Das rechte Holzauge bleibt blind...

Während der Verfassungsschutz offenbar noch immer keine Gelegenheit auslässt, um Akten zu vernichten, die möglicherweise Auskunft über weitere Ermittlungs”pannen” oder gar darüber geben könnten, wie tief die Verstrickungen zwischen rechten Informanten und nicht ganz so neutralen Staatsschützern tatsächlich reichen, bleibt das Holzauge auf der linken Seite weiterhin wachsam.

So ist derzeit ein vom Hamburger Asta (der sich selbst als “wachstumskritisch bis antikapitalistisch” ansieht) herausgegebener Studenten-Kalender Gegenstand einer juristischen Auseinandersetzung: Ein in Hamburg einschlägig bekannter Rechtsanwalt namens Walter Scheuerl hat gegen mehrere Asta-Mitglieder Strafanzeige gestellt. Er stört sich unter anderem an dem Kalenderblatt vom 18. Oktober, auf dem es heißt: “Mit seinem Tod schafft Hanns Martin Schleyer die Voraussetzung für die nach ihm benannte Mehrzweckhalle in Stuttgart.”

Dicker Fisch ohne feine Sahne

Dicker Fisch ohne feine Sahne

Der ehemalige Arbeitgeberpräsident Hanns Martin Schleyer wurde während des Deutschen Herbstes von der RAF entführt und nach mehreren Wochen Gefangenschaft am 18. Oktober 1977 ermordet. Vor seiner Karriere in der deutschen Nachkriegswirtschaft hatte Schleyer schon unter den Nationalsozialisten Karriere gemacht und war vom Hitlerjungen zum Reichstudentenführer aufgestiegen. In der SS brachte er es allerdings nur zum Untersturmführer. Insofern ist das Schleyer-Kalenderblatt weder geistreich, noch gute Satire noch sonst irgendwie originell – aber eine unerträgliche Verunglimpfung eines unschuldigen Mordopfers, die nach strafrechtlicher Verfolgung schreit, sehe ich hier auch nicht.

Im Gegenteil sehe ich in dem Versuch, eine solche zu konstruieren, einmal mehr die hierzulande übliche Verklärung eines abgefeimten Karrieristen, der jedes politische System zu seinem Vorteil zu nutzen verstand, zu einem unschuldigen Opfer der zu Überfeinden stilisierten Linksterroristen. Die ich übrigens auch für völlig durchgeknallt halte – mit der Entführung und Ermordung von Menschen kann man kein korruptes Schweinessystem besser machen. Das haben die überlebenden RAF-Mitglieder später wohl auch erkannt und 1998 die Auflösung der RAF bekannt gegeben.

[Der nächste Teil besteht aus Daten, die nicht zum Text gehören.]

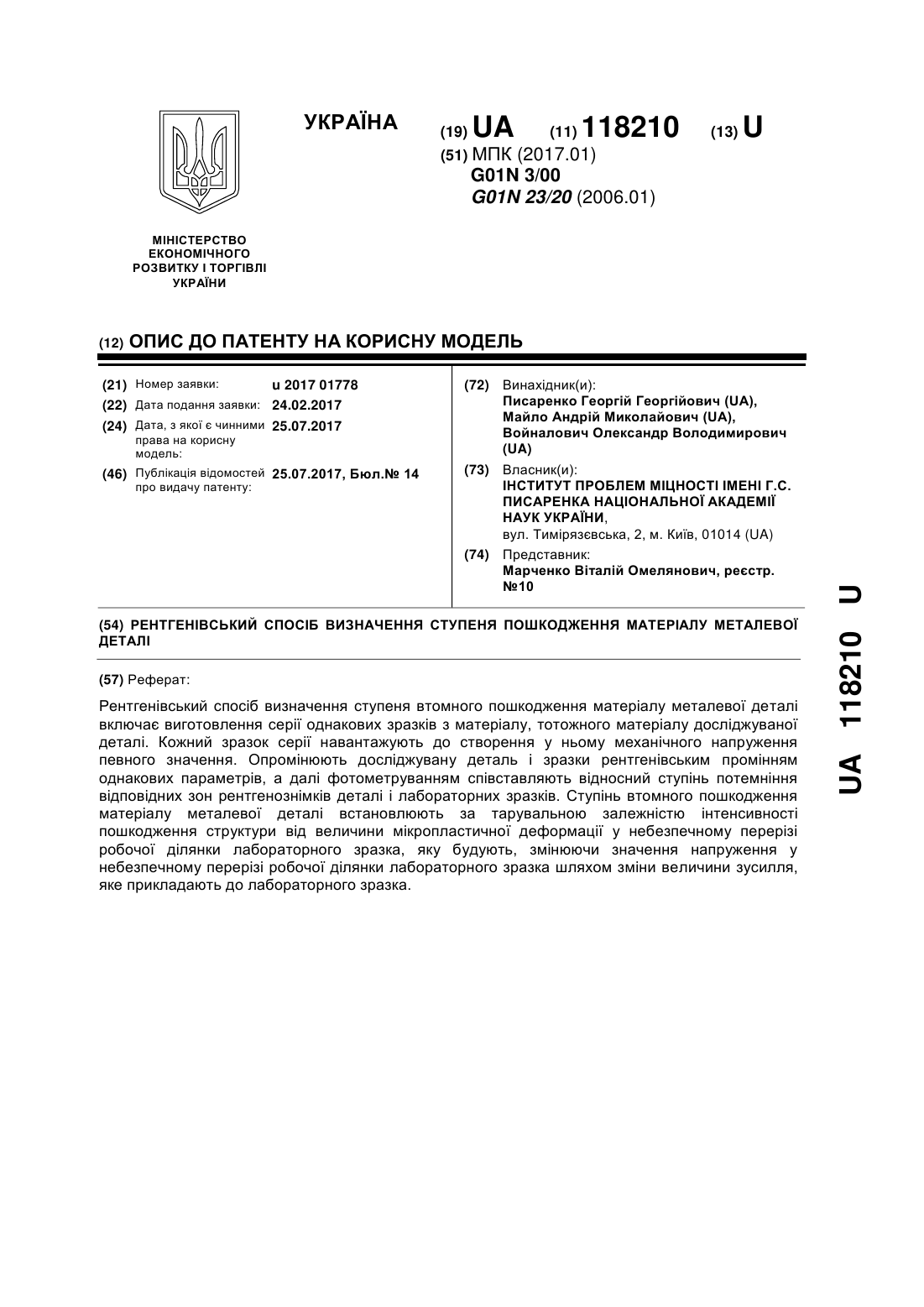 УКРАЇНА

(19) UA (11) 118210 (13) U

(51) МПК (2017.01)
G01N 3/00
G01N 23/20 (2006.01)

МІНІСТЕРСТВО ЕКОНОМІЧНОГО РОЗВИТКУ І ТОРГІВЛІ УКРАЇНИ

(12) ОПИС ДО ПАТЕНТУ НА КОРИСНУ МОДЕЛЬ

(21) Номер заявки: u 2017 01778
(22) Дата подання заявки: 24.02.2017
(24) Дата, з якої є чинними права на корисну модель: 25.07.2017
(46) Публікація відомостей про видачу патенту: 25.07.2017, Бюл.№ 14

(72) Винахідник(и):
Писаренко Георгій Георгійович (UA),
Майло Андрій Миколайович (UA),
Войналович Олександр Володимирович (UA)

(73) Власник(и):
ІНСТИТУТ ПРОБЛЕМ МІЦНОСТІ ІМЕНІ Г.С. ПИСАРЕНКА НАЦІОНАЛЬНОЇ АКАДЕМІЇ НАУК УКРАЇНИ,
вул. Тимірязєвська, 2, м. Київ, 01014 (UA)

(74) Представник:
Марченко Віталій Омелянович, реєстр. №10

(54) РЕНТГЕНІВСЬКИЙ СПОСІБ ВИЗНАЧЕННЯ СТУПЕНЯ ПОШКОДЖЕННЯ МАТЕРІАЛУ МЕТАЛЕВОЇ ДЕТАЛІ

(57) Реферат:

Рентгенівський спосіб визначення ступеня втомного пошкодження матеріалу металевої деталі включає виготовлення серії однакових зразків з матеріалу, тотожного матеріалу досліджуваної деталі. Кожний зразок серії навантажують до створення у ньому механічного напруження певного значення. Опромінюють досліджувану деталь і зразки рентгенівським промінням однакових параметрів, а далі фотометруванням співставляють відносний ступінь потемніння відповідних зон рентгенознімків деталі і лабораторних зразків. Ступінь втомного пошкодження матеріалу металевої деталі встановлюють за тарувальною залежністю інтенсивності пошкодження структури від величини мікропластичної деформації у небезпечному перерізі робочої ділянки лабораторного зразка, яку будують, змінюючи значення напруження у небезпечному перерізі робочої ділянки лабораторного зразка шляхом зміни величини зусилля, яке прикладають до лабораторного зразка.

UA 118210 U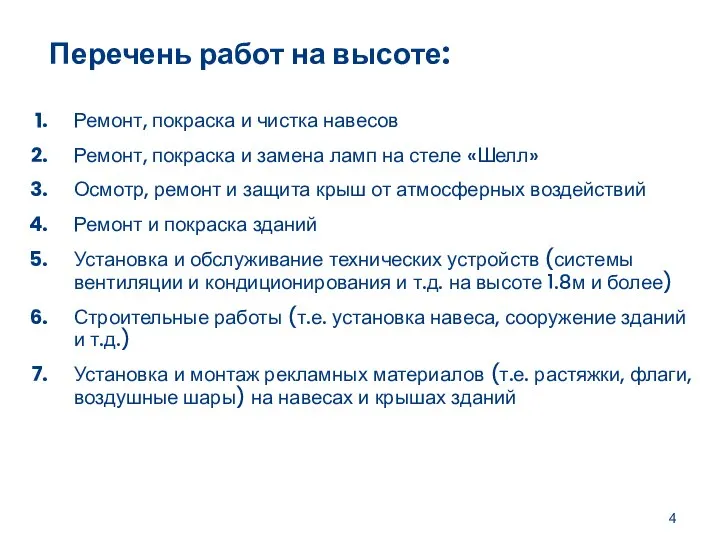 Перечень работ на высоте:

1. Ремонт, покраска и чистка навесов
2. Ремонт, покраска и замена ламп на стеле «Шелл»
3. Осмотр, ремонт и защита крыш от атмосферных воздействий
4. Ремонт и покраска зданий
5. Установка и обслуживание технических устройств (системы вентиляции и кондиционирования и т.д. на высоте 1.8м и более)
6. Строительные работы (т.е. установка навеса, сооружение зданий и т.д.)
7. Установка и монтаж рекламных материалов (т.е. растяжки, флаги, воздушные шары) на навесах и крышах зданий

4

Gerüchte über eine angebliche Neugründung durch eine vierte Generation der RAF konnten meines Wissens nie bestätigt werden. Dieses Hirngespinst scheint für viele Verfassungsschützer aber realer zu sein als der tatsächlich vorhandene Terror von rechts. Allerdings vergreifen sich die militanten Neonazis auch “nur” an Kleinunternehmern mit Migrationshintergrund anstatt an arischen Wirtschaftsbossen.

Dazu fällt mir ein, vor ein paar Wochen einen Bericht über die Punkband Feine Sahne Fischfilet gelesen zu haben – die gefährlichste Band Mecklenburg-Vorpommerns. Nein, das sind nicht die bösen Glatzen, die den deutschen Osten bevölkern – im Gegenteil, das sind die Guten!

Die Jungs von Feine Sahne Fischfilet engagieren sich mit ihrer Musik gegen Rechtsextremismus. Trotzdem oder eher genau deswegen bekommen sie im Verfassungsschutzbericht des Landes Mecklenburg-Vorpommern mehr Platz eingeräumt als die inzwischen offiziell als rechtsextreme Terrororganisation anerkannte NSU. Das mag damit zusammenhängen, dass die aktiven Antifaschisten nicht im Untergrund leben, sondern offen und gelegentlich auch offensiv für ihre Überzeugung einstehen. Deshalb ist es natürlich viel leichter, etwas über die lauten Linken herauszufinden, als über die angeblich unauffälligen Rechten. Über die der Landesverfassungsschutz als professionelle Schnüffelorganisation erstaunlicherweise kaum etwas herausgefunden hat: “Insgesamt ist es ein Witz, was über die Nazis in dem Bericht steht”, wird der Sänger der Band zitiert: “Da weiß selbst ich mehr.”

Immerhin eins ist sicher: Diese Akte wird nicht im Schredder landen.